In the downstream processing MCC product capture is finding its way into manufacturing, and flow-through polishing steps with e.g. membrane adsorbers are becoming viable options, however scalability, sterility and robustness over longer times are still challenging. Furthermore robust solutions for continuous low pH viral inactivation, continuous virus filtration and continuous diafiltration need further attention.
Finally, when interconnecting unit operations, balancing of flows and feedback control using PAT tools as well as advanced process control remains is required.
Here we will discuss the some of the latest solutions to address these issues, including SUBs designed for extreme cell densities at scale, TFF filtration without product sieving, clarification of extreme cell density harvests, scalable Membrane Adsorbers, PAT tools and Process Automation, showing real life examples and added value with cost modeling data.
About Gerben Zijlstra
Gerben Zijlstra, Platform Marketing Manager, Continuous BioManufacturing, Sartorius Stedim Biotech joined the process platform team in October 2016 as subject matter expert in continuous/intensified bioprocessing
Dr. Gerben Zijlstra received his Ph.D. from the University of Wageningen, The Netherlands, with a thesis on “process integration in the field of animal cell culture”.

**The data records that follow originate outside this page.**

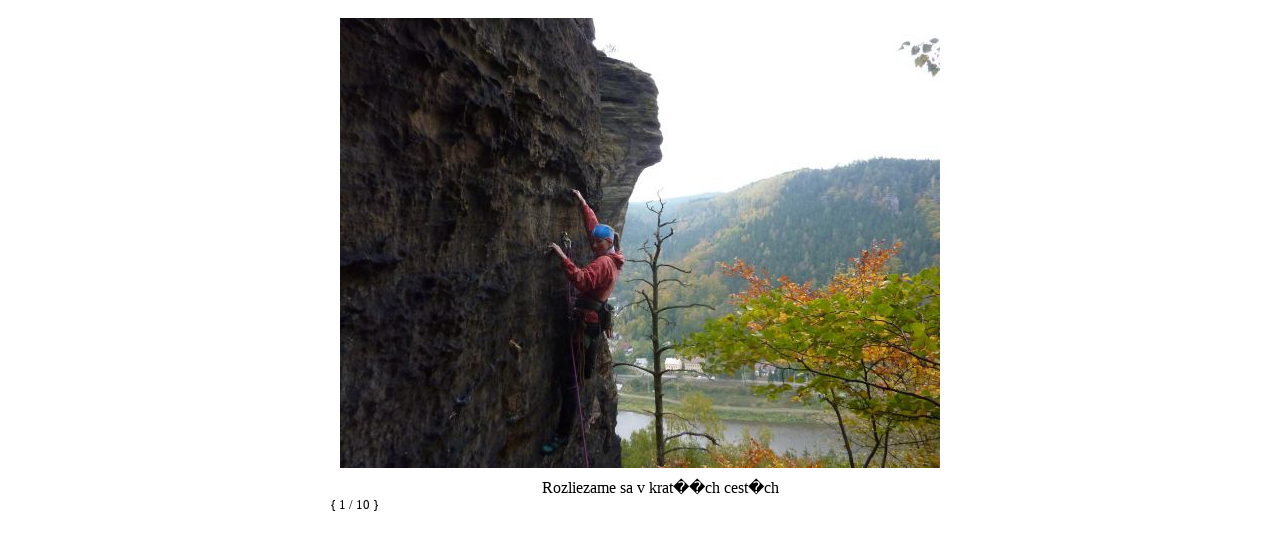

--- FILE ---
content_type: text/html; charset=utf-8
request_url: http://www.iameslv.ttce.sk/preview.php?img=clanky/2012/0030/gallery/p1070476.jpg
body_size: 1641
content:


<!-- USED GLO: clanky/2012/0030/__list.glo //-->

<table border="0" width="auto" cellspacing="0" cellpadding="0" align="center" class="galleryTab">
<tr>
<td valign="middle" align="center" width="100%">
<a href="preview.php?img=clanky/2012/0030/gallery/p1070478.jpg" onClick="return requestPreview('clanky/2012/0030/gallery/p1070478.jpg');" title="nasledujúci">
<img class="thumb" src="clanky/2012/0030/gallery/p1070476.jpg" alt="nasledujúci" hspace="10" vspace="10" border="0">
</a>
<dd>Rozliezame sa v krat��ch cest�ch</dd></td></tr><tr>
<td class="footer" height="15" width="20%" valign="middle" align="center">
<span style="float:left;"><small>{ 1 / 10 }</small></span>
<a href="preview.php?img=clanky/2012/0030/gallery/p1070476.jpg" onClick="return requestPreview('clanky/2012/0030/gallery/p1070476.jpg');" title="prvý"><img src="images/first.gif" border="0"></a>
<a href="preview.php?img=clanky/2012/0030/gallery/p1070476.jpg" onClick="return requestPreview('clanky/2012/0030/gallery/p1070476.jpg');" title="predchádzajúci"><img src="images/prv.gif" border="0"></a>
<a href="preview.php?img=clanky/2012/0030/gallery/p1070478.jpg" onClick="return requestPreview('clanky/2012/0030/gallery/p1070478.jpg');" title="nasledujúci"><img src="images/next.gif"  border="0"></a>
<a href="preview.php?img=clanky/2012/0030/gallery/p1070513.jpg" onClick="return requestPreview('clanky/2012/0030/gallery/p1070513.jpg');" title="posledný"><img src="images/last.gif" border="0"></a>
<span style="float:right;"><a href="#" onClick="return hideGalleryBox()" title="zatvoriť"><img src="images/cls.gif" border="0"></a></span>
</td>
</tr>
</table>
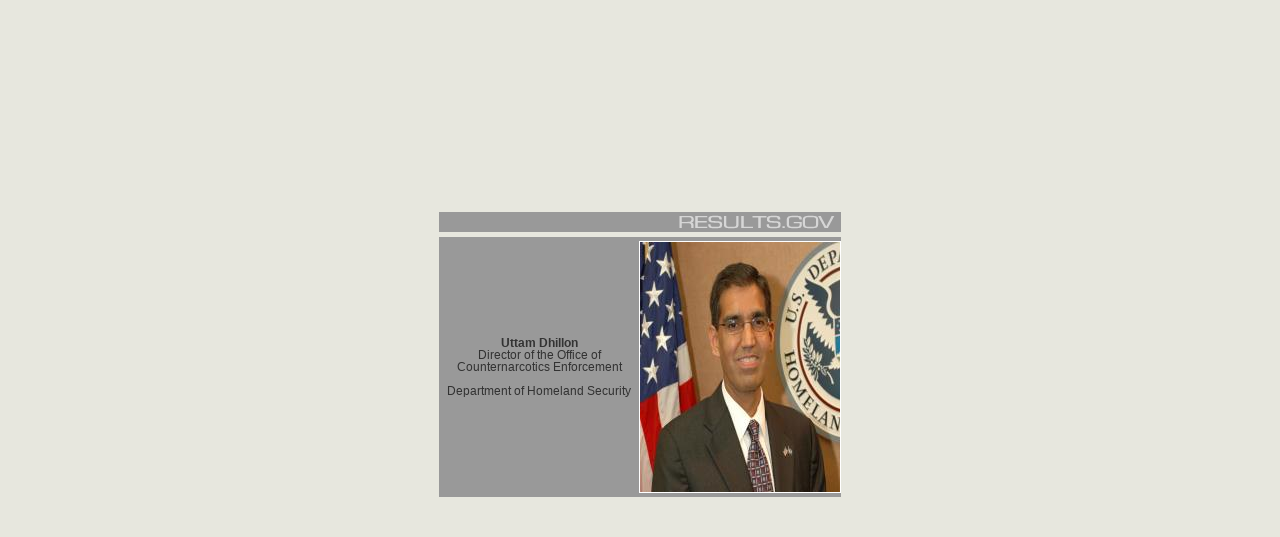

--- FILE ---
content_type: text/html; charset=UTF-8
request_url: https://georgewbush-whitehouse.archives.gov/results/leadership/photo_911.html
body_size: 598
content:


<title>results.gov : Photo Gallery</title>




<!-- BEGIN -->



<html>
<head>
<title>results.gov : Photo Gallery</title>
<meta http-equiv="pragma" content="no-cache">
<link rel="stylesheet" rev="stylesheet" href="/results/helpers/stylesheet.css" type="text/css">
<style> <!-- body { margin-top: 0; margin-left: 0 } --> </style>
</head>
<body bgcolor="#e7e7de" text="#ffffff" link="#ffffff" vlink="#ffffff" alink="#ffffff" marginheight="0" marginwidth="0" topmargin="0" bottommargin="0" leftmargin="0" rightmargin="0">


<table border="0" cellspacing="0" cellpadding="0" width="100%" height="100%">
	<tr align="center" valign="middle"> 
		<td align="center" valign="middle"> 
	
	
			<table border="0" cellspacing="0" cellpadding="0">
				<tr align="right" valign="middle"> 
					<td align="right" valign="middle" width="400" height="20" colspan="3" bgcolor="#999999"> 
						<img src="/results/images/gallery_header.gif" alt="" width="158" height="14" hspace="5" vspace="0" border="0" align="right" valign="middle"> 
					</td>
				</tr>
				<tr align="center" valign="middle"> 
					<td align="center" valign="middle" width="400" height="5" colspan="3"> 
						<img src="/results/images/transpix.gif" alt="" width="400" height="5" hspace="0" vspace="0" border="0" align="center" valign="middle"> 
					</td>
				</tr>
				<tr align="center" valign="middle"> 
					<td align="center" valign="middle" width="200" height="260" bgcolor="#999999"><font class="TWELVEpixel" face="arial, helvetica, sans-serif" size="-2" color="#ffffff"><b>Uttam Dhillon</b><br>
						Director of the Office of Counternarcotics Enforcement<br>
						<br>
						Department of Homeland Security</font></td>
					<td align="center" valign="middle" width="200" height="260" bgcolor="#999999"> 
						<img src="/results/leadership/images/911.jpg" alt="Uttam Dhillon" hspace="0" width="200" vspace="0" border="1" align="center" valign="middle">
					</td>
				</tr>
				<tr align="center" valign="middle"> 
					<td align="center" valign="middle" width="400" height="10" colspan="3"> 
						<img src="/results/images/transpix.gif" alt="" width="400" height="10" hspace="0" vspace="0" border="0" align="center" valign="middle"> 
					</td>
				</tr>
			</table>


		</td>
	</tr>
</table>


</body>
</html>

<!-- END -->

Following his Ph.D., Gerben joined DSM Biologics in Groningen, The Netherlands, a Biologics CMO company, in 1994, where he held various positions within the process development, cGMP manufacture, and engineering departments, with a focus on introducing new (platform) processes and new process equipment into the facility and tech transfer of commercial processes to other sites.
Subsequently he was Senior Scientist in the R&D department with responsibility for the process development of several commercial Biologicals, as well as platform process development (e.g. for PER.C6 and CHO) and technology development projects (e.g. introduction of SUBs in 2006). Over the years he has worked extensively in the field of process intensification, integration and Continuous Bio manufacturing in animal cell culture.
He is the first inventor of XD® technology a highly intensified “concentrated Fed-Batch” continuous cultivation mode in which cell densities over 240 mln cells/mL and MAb titers over 27 g/L have been achieved. This technology was licensed by amongst others Amgen to become part of their Continuous Biomanufacturing platform toolkit.
In 2011, together with his team, Gerben received the DSM Innovation Award, a prestigious Award within the company, for the advancement of this technology. He has contributed to the scale-up and tech transfer of XD® technology to the DSM Brisbane site for commercial scale manufacturing at 500 L scale. This site received the 2014 ISPE facility of the year award for process innovation.
Gerben’s most recent job was at Xendo BV in Leiden the Netherlands, a bioprocess consultancy where he was involved in several Continuous BioManufacturing projects. Gerben is a regular speaker on international conferences on the topics of process intensification, process integration and continuous biomanufacturing.